私は、やっと自分から喋った。今までは、ぎゃあぎゃあ叫んだり嫌だと泣いたりしかしていなかったのである。

「俺は憲兵じゃねえ、調査兵だ。まあ兵士には違いねえが」

兵士さんはそう言って私の頭の雪を払う。

「お前……歳は?名前は?」

兵士さんは跪き私を見上げた。
跪いた兵士さんは立った私より低い位置にあるが、立つと私を見下ろす形になるから跪いてくれたのだろうか。

「ナマエ……11歳」
「本名か?」

私はこくりと頷き、続けた。

「数日前にあの館主に拾われたばかりで……まだ源氏名もついていなかったんです。でももう本名のまま客を何人か取ったし、評判も悪くなかったらしいから……きっとこのまま本名で売っていくことになるんだと思う……」
「ならねえ」

兵士さんの声が私の言葉を遮った。しんしんと雪は降り続く。さっき払ってもらったばかりなのに、私の頭の上にはまた雪が乗る。
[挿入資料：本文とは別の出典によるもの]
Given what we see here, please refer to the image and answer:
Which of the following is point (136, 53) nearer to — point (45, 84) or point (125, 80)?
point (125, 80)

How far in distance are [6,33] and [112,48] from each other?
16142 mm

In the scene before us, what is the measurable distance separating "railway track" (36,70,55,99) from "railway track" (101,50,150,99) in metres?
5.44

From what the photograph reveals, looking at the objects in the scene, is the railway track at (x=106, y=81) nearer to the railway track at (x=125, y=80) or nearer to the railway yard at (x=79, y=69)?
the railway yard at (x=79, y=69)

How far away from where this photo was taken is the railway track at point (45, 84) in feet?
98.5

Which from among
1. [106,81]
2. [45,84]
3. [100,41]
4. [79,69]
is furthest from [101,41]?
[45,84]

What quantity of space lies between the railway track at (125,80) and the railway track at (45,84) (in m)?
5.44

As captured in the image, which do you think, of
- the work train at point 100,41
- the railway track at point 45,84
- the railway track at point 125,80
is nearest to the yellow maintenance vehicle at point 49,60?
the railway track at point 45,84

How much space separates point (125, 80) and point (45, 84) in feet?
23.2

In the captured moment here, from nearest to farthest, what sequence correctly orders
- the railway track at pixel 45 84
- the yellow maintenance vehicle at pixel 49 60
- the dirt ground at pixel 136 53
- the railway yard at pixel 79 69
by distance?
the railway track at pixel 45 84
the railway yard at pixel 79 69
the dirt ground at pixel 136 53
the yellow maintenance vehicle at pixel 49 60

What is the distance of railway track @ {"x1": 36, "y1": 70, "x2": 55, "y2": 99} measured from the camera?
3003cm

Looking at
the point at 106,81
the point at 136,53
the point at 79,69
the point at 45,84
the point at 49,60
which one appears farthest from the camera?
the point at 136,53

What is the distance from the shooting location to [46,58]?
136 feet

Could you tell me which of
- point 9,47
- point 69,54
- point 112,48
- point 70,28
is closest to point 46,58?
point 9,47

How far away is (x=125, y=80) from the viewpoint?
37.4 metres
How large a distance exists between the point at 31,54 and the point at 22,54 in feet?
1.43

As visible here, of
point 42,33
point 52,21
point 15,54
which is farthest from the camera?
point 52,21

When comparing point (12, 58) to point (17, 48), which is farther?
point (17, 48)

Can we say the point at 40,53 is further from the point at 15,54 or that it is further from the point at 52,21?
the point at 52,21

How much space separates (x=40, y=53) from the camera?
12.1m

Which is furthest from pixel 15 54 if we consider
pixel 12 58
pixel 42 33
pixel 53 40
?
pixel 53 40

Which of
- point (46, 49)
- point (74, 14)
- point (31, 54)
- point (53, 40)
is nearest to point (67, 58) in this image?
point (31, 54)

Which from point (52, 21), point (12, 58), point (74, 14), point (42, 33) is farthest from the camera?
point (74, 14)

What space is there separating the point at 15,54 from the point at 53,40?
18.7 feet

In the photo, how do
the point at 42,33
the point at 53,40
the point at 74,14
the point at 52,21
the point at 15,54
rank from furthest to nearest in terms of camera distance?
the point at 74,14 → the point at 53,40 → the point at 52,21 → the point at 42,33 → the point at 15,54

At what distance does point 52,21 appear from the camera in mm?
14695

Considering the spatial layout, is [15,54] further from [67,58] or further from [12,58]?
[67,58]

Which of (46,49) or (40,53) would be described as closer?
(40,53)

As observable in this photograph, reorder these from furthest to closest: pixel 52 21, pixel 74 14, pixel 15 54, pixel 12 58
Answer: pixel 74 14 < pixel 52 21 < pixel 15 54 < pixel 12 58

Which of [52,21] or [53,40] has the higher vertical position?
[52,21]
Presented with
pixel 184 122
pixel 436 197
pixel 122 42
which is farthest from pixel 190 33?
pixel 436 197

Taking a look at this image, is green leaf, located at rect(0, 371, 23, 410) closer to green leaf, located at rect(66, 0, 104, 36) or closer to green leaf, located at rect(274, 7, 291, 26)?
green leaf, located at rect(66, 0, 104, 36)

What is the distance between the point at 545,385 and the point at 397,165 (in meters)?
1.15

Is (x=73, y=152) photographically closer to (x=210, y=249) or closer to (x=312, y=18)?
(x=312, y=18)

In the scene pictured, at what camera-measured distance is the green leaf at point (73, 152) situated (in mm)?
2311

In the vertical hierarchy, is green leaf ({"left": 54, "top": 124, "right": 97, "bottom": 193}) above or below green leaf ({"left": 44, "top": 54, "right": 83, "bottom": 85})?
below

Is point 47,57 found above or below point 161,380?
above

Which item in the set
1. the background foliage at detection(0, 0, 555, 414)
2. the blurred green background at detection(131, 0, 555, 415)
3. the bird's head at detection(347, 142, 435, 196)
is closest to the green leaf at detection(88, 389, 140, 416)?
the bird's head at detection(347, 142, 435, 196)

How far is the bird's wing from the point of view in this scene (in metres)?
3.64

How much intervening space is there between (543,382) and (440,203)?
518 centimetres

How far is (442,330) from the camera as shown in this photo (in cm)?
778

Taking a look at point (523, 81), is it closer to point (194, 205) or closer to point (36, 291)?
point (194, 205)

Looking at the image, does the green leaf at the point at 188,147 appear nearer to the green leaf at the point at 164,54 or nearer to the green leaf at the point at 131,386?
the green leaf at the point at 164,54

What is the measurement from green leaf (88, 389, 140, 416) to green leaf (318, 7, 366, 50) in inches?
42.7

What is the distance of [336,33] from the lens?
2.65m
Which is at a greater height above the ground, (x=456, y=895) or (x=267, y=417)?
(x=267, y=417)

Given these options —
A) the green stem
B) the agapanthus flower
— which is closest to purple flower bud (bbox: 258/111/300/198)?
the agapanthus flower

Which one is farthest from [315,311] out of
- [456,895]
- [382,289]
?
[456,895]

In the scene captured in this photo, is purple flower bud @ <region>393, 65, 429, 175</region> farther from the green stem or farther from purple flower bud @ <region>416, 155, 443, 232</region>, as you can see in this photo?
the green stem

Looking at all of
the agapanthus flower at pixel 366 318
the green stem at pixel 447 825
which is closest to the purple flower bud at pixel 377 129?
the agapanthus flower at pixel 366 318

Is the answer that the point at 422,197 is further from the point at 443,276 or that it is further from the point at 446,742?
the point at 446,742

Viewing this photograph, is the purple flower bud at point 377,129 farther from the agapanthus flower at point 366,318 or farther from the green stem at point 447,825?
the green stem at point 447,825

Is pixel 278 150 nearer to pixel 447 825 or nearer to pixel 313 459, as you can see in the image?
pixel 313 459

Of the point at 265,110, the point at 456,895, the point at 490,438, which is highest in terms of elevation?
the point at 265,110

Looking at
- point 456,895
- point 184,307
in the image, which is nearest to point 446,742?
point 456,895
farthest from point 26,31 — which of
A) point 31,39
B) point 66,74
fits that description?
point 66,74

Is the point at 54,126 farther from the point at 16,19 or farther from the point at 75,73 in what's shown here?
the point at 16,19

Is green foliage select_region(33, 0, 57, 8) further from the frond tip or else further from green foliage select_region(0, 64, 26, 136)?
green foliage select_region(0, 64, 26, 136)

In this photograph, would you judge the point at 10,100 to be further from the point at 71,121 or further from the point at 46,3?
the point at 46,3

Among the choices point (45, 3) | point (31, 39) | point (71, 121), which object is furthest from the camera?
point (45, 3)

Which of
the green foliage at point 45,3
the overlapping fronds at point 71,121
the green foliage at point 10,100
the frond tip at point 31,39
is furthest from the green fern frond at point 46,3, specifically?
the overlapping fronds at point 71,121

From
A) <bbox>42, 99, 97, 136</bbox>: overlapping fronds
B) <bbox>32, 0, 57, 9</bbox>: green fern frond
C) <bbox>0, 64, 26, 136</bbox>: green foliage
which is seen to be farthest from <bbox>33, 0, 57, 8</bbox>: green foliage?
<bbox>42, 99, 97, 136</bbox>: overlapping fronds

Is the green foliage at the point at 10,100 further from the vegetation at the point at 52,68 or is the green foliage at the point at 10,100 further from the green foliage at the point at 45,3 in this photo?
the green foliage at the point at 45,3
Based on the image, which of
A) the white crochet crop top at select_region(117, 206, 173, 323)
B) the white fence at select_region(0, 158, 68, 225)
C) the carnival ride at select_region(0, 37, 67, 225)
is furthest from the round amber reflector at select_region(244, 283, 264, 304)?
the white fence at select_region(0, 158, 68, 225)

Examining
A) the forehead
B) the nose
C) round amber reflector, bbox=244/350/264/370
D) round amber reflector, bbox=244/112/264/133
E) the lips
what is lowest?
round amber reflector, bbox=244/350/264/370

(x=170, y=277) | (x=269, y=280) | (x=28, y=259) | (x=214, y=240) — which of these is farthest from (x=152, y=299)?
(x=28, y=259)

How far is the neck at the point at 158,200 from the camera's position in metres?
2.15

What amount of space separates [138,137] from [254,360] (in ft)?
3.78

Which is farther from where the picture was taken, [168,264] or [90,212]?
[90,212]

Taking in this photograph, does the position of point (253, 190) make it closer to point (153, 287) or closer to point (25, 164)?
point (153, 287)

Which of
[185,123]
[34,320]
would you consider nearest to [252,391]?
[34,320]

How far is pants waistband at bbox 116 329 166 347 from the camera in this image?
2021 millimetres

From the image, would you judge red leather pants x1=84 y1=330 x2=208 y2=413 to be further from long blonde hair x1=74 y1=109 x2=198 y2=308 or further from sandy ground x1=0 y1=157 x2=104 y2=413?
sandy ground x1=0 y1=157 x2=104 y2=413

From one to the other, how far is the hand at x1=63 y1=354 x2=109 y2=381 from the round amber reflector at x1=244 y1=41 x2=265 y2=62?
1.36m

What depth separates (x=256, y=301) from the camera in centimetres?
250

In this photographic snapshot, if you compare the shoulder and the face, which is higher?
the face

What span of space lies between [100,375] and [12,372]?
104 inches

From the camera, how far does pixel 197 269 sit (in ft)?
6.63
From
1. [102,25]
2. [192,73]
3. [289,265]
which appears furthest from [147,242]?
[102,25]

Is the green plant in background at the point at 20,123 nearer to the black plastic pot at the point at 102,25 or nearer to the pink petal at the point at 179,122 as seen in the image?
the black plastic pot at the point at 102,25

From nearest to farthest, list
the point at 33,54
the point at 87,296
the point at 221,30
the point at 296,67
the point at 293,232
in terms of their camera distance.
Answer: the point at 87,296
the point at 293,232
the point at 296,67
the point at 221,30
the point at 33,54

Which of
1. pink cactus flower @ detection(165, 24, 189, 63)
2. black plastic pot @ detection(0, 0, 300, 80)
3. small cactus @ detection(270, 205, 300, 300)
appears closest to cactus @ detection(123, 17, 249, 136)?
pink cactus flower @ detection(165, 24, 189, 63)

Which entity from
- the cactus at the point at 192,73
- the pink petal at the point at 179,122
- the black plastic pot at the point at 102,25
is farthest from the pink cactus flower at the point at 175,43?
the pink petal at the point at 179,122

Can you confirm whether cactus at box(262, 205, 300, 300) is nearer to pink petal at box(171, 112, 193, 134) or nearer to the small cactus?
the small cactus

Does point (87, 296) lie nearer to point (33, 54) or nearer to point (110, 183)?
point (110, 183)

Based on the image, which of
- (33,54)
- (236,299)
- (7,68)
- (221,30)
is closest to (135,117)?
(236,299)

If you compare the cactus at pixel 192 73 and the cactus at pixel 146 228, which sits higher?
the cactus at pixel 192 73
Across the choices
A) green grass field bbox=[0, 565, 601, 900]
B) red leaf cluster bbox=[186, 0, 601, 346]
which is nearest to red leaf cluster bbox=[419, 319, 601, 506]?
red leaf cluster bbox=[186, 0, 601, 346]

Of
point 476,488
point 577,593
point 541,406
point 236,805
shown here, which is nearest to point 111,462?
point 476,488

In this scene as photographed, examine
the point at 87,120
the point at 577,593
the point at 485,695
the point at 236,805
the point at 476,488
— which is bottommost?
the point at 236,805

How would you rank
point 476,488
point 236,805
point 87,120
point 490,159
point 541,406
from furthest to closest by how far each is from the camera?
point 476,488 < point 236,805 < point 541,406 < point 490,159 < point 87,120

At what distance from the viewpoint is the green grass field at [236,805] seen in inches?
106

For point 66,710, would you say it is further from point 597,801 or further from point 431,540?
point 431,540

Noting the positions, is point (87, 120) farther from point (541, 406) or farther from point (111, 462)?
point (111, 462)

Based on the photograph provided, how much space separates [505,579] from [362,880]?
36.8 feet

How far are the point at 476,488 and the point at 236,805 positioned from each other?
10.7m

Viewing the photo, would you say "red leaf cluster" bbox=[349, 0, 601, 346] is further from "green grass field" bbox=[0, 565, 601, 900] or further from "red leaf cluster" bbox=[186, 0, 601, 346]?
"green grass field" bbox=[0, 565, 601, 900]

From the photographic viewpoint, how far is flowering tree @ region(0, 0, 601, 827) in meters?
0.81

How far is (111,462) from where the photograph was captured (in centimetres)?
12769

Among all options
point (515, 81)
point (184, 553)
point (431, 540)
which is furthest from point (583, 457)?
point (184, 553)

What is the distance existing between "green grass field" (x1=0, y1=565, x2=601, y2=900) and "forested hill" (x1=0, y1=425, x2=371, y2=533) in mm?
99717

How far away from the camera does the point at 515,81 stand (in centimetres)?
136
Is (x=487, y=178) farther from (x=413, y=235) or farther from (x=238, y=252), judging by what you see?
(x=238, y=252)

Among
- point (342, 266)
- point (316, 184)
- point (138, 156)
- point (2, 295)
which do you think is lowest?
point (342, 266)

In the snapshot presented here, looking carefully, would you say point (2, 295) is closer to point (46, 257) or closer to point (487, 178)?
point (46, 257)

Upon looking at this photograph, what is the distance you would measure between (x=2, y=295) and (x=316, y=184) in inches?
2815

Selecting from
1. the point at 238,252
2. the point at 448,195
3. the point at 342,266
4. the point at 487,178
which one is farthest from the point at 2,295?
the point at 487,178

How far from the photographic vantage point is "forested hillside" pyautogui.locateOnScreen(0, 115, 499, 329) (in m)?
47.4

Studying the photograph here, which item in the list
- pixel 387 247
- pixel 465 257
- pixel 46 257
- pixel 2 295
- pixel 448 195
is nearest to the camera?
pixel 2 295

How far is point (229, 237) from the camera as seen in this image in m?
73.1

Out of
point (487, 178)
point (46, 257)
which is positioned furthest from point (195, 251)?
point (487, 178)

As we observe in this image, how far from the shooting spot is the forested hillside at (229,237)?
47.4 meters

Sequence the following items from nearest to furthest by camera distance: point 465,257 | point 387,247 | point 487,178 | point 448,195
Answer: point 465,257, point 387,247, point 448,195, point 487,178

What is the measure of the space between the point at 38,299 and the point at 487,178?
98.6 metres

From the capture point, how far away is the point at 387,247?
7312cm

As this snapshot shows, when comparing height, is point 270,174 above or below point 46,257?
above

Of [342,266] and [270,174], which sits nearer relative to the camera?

「お前はあの娼館には戻らない。あの館主は法を犯した。未成年を売春させたんだからな。今頃憲兵にひっ捕らえられている。あの店は終わりだ」
「え、で、でも、あの店がなければ……私は帰る場所がない。寝床もないんです……」

善意で助けてくれたのだろうが、私は泣きそうな声を出してしまった。
事実、今の私はあの娼館で館主の言いなりになるしか生きる術がなかったのだ。あそこに帰れないとなれば、野垂れ死ぬだけだ。

「俺達は、お前のようなガキを保護しに来たんだ」

兵士さんはしっかりと私の目を見据えてそう言った。

「お前はこれから、孤児院に行く。そこで牛やら羊やらの世話をして働きながら、食って、勉強して、遊んで、眠るんだ。お前の生活は保障されている」
「こ、孤児院……?」
「地下から出たことがねえから知らねえかもしれねえが……先日、旧王制は滅んだ。新たなこの壁の王として、ヒストリア女王が戴冠した。新女王の方針で、この壁の中の困窮している子供達を一人残さず救えと、俺達兵士には命が下っている」
「で、でも私には……烙印が……」

背中にそっと手を回し、冷やされた烙印に手を触れる。
痛みはもう無いが、触ると烙印の形がはっきりと手に感じられた。冷やしてもらったから火傷の手当としては正しいのだが、だからといって押された烙印が消えるわけではない。
兵士さんは俯いて視線を逸らした私の顎に手を掛け、もう一度視線を合わせる。

「大丈夫だ。服を着てればこんなものわからねえし……これからはどんな男の前でも服を脱ぐ必要は無い。もう少ししてこの火傷の痕が落ち着いたら、烙印の上から俺が傷をつけてやる。
皮膚を綺麗に削いで、この烙印をわからなくしてやるよ。だからそれまで、おとなしく牧場で牛の世話をしていろ」

兵士さんは、そう言って優しい目をした。
いや、笑ってはいない。笑顔はないし、目つきが悪いのは変わらないのだが、なぜか私にはその目が優しく感じられるのだ。